Problem to solve: Restate all the data exactly, so that each line is the same as before.

Stored data
%%
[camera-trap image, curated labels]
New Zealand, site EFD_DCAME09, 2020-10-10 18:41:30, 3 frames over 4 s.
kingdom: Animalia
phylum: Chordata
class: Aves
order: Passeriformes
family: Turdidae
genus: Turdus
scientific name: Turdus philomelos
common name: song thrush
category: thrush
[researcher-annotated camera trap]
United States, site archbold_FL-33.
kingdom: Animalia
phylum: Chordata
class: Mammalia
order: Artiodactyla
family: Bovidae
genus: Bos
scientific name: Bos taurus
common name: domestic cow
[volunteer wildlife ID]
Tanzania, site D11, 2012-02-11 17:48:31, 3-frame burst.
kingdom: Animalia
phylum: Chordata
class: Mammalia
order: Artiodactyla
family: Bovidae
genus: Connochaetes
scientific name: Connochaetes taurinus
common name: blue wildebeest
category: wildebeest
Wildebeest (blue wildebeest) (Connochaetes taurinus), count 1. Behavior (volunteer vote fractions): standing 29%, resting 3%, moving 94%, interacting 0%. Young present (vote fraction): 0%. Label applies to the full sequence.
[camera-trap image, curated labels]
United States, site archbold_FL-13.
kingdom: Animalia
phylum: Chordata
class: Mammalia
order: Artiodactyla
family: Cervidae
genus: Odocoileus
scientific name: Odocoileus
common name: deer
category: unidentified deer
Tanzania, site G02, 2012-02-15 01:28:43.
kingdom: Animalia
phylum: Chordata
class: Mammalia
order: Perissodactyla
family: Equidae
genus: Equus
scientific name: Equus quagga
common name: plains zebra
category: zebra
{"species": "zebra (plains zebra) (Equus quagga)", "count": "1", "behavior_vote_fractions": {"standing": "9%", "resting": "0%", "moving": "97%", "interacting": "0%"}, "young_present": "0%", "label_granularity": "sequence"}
%%
Written answer:
[camera-trap image, curated labels]
New Zealand, site EFD_DCAME09, 2020-10-10 18:41:30, 3 frames over 4 s.
kingdom: Animalia
phylum: Chordata
class: Aves
order: Passeriformes
family: Turdidae
genus: Turdus
scientific name: Turdus philomelos
common name: song thrush
category: thrush
[researcher-annotated camera trap]
United States, site archbold_FL-33.
kingdom: Animalia
phylum: Chordata
class: Mammalia
order: Artiodactyla
family: Bovidae
genus: Bos
scientific name: Bos taurus
common name: domestic cow
[volunteer wildlife ID]
Tanzania, site D11, 2012-02-11 17:48:31, 3-frame burst.
kingdom: Animalia
phylum: Chordata
class: Mammalia
order: Artiodactyla
family: Bovidae
genus: Connochaetes
scientific name: Connochaetes taurinus
common name: blue wildebeest
category: wildebeest
Wildebeest (blue wildebeest) (Connochaetes taurinus), count 1. Behavior (volunteer vote fractions): standing 29%, resting 3%, moving 94%, interacting 0%. Young present (vote fraction): 0%. Label applies to the full sequence.
[camera-trap image, curated labels]
United States, site archbold_FL-13.
kingdom: Animalia
phylum: Chordata
class: Mammalia
order: Artiodactyla
family: Cervidae
genus: Odocoileus
scientific name: Odocoileus
common name: deer
category: unidentified deer
Tanzania, site G02, 2012-02-15 01:28:43.
kingdom: Animalia
phylum: Chordata
class: Mammalia
order: Perissodactyla
family: Equidae
genus: Equus
scientific name: Equus quagga
common name: plains zebra
category: zebra
{"species": "zebra (plains zebra) (Equus quagga)", "count": "1", "behavior_vote_fractions": {"standing": "9%", "resting": "0%", "moving": "97%", "interacting": "0%"}, "young_present": "0%", "label_granularity": "sequence"}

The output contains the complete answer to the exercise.